Grain data sources are responsible for retrieving individual records. Records
could be in a storage system or generated on the fly. There are two main kinds
of data sources: those supporting efficient random access (RA), and those only
supporing sequential access (SA).

One notable feature enabled by random access is global index shuffle without
loading the dataset into memory. Datasets that only support sequential access
must be shuffled in windows and loaded one window of values at a time.

Sources with RA
---------------

Data sources with random access need to implement the following protocol:

.. code-block:: python

  class RandomAccessDataSource(Protocol[T]):
    """Interface for datasets where storage supports efficient random access."""

    def __len__(self) -> int:
      """Returns the total number of records in the data source."""

    def __getitem__(self, index: int) -> T:
      """Returns the value for the given index.

      This method must be thread-safe and deterministic.

      Arguments:
        index: An integer in `[0, len(self)-1]`.

      Returns:
        The corresponding record. File data sources often return the raw bytes
        but records can be any Python object.
      """

Supported RA formats
^^^^^^^^^^^^^^^^^^^^

The simplest in-memory format supporting the ``RandomAccessDataSource`` protocol
is ``collections.abc.Sequence`` -- it is useful for testing since you can pass a
list or a tuple directly. We also offer ``grain.sources.RangeDataSource`` as
shortcut source that mimics the behavior of ``range()``.

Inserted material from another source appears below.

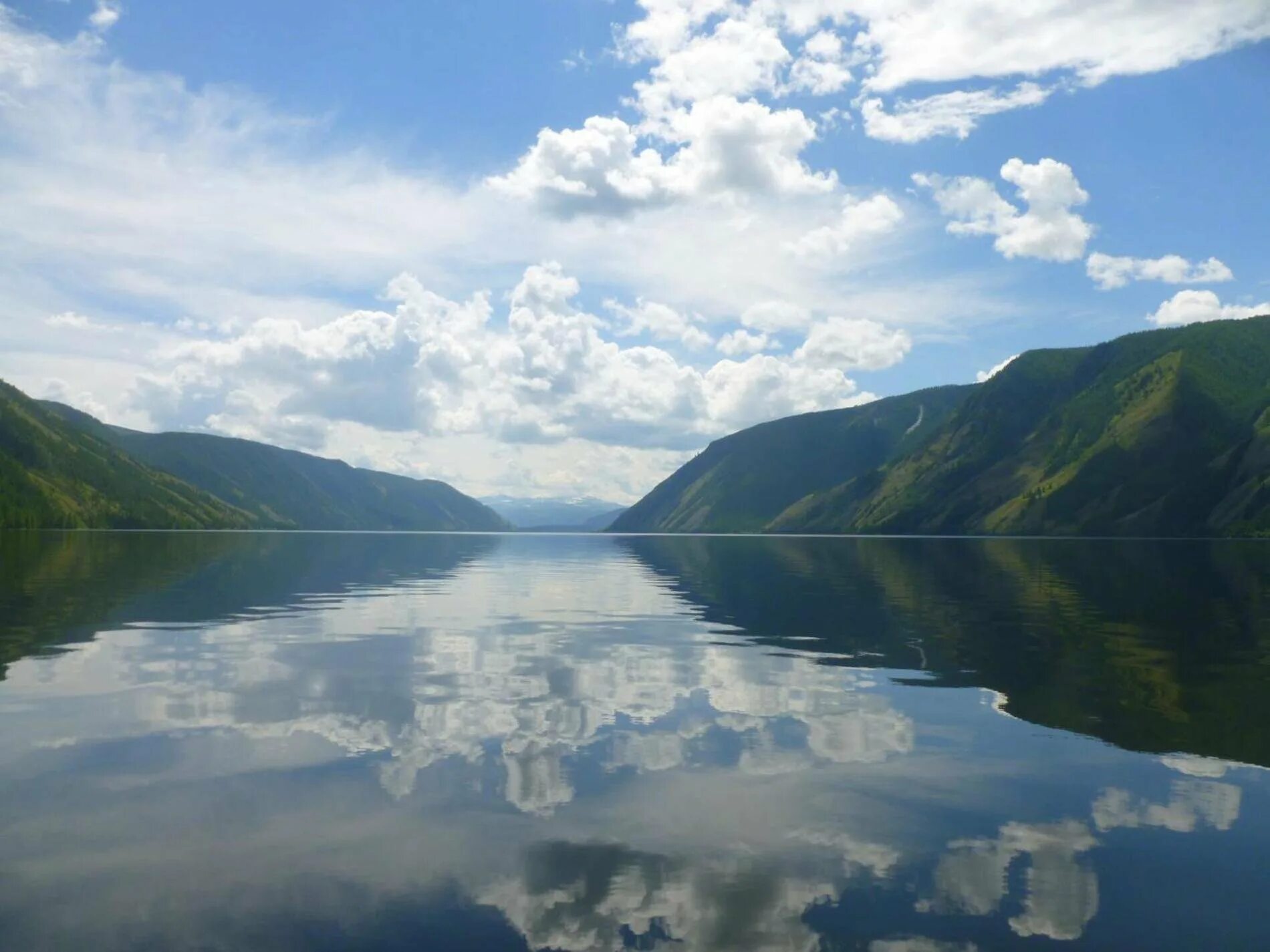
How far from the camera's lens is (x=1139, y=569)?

Following are the supported randomly accessible on-disk formats:

*  :doc:`Bagz <../tutorials/data_sources/bagz_data_source_tutorial>`
*  :doc:`ArrayRecord <../tutorials/data_sources/arrayrecord_data_source_tutorial>`
*  :doc:`HuggingFace dataset <../tutorials/data_sources/huggingface_dataset_tutorial>`
*  :doc:`PyTorch dataset <../tutorials/data_sources/pytorch_dataset_tutorial>`

Sources with SA
---------------

Data sources with no random access should implement a combination of
``grain.IterDataset`` and ``grain.DatasetIterator``
(see
`Dataset basics <https://google-grain.readthedocs.io/en/latest/tutorials/dataset_basic_tutorial.html#iterdataset>`__
for more details).

.. code-block:: python

    class IterDataset(Iterable[T]):
      """Interface for datasets which can be iterated over."""

      def __iter__(self) -> DatasetIterator[T]:
        """Returns an iterator for this dataset."""

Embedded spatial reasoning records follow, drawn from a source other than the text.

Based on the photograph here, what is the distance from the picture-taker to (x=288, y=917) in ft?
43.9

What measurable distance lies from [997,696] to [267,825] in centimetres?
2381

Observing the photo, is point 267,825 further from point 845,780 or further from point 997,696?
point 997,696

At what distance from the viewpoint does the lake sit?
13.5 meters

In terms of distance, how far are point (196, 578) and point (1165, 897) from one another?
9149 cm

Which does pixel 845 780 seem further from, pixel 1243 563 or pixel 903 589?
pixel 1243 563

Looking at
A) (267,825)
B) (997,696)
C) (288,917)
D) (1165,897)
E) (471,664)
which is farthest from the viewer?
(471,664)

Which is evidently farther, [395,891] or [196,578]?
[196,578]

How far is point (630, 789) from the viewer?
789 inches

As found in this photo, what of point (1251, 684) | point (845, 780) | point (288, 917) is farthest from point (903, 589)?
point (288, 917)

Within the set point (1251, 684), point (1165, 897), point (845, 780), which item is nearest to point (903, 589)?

    class DatasetIterator(Iterator[T], abc.ABC):
      """``IterDataset`` iterator."""

      def get_state(self) -> dict[str, Any]:
        """Returns the current state of the iterator for checkpointing."""

      def set_state(self, state: dict[str, Any]) -> None:
        """Recovers the iterator to the given state from a checkpoint."""

Sequential sources can only be used with ``Dataset`` API.

Supported SA formats
^^^^^^^^^^^^^^^^^^^^

We provide sources for the following sequential data formats:

*  :doc:`Parquet <../tutorials/data_sources/parquet_dataset_tutorial>`
*  `TfRecord <https://google-grain.readthedocs.io/en/latest/grain.experimental.html#grain.experimental.TFRecordIterDataset>`__

Implement your own source
------------------------------

You can implement your own data source and use it with Grain. It needs to
implement one of the ``RandomAccessDataSource`` or ``IterDataset`` protocols
defined above. In addition, you need to pay attention to the following:

*   Data sources should be pickleable. This is because in the multi-worker
    setting, data sources are pickled and sent to child processes, where each
    child process reads only the records it needs to process. File reader
    objects are usually not pickleable. In our data sources, we implement
    ``__getstate__`` and ``__setstate__`` to ensure that file readers aren't
    part of the state when the data source is pickled, but rather are recreated
    upon unpickling.
*   If used with ``DataLoader`` sources should implement ``__repr__``. This is
    needed for ``DataLoader`` checkpoint validation.


File systems
------------

Grain supports the formats mentioned above in combination with the following
file systems (in addition to the local file system):

*  :doc:`GCS <../tutorials/data_sources/load_from_gcs_tutorial>`
*  :doc:`Amazon S3 <../tutorials/data_sources/load_from_s3_tutorial>`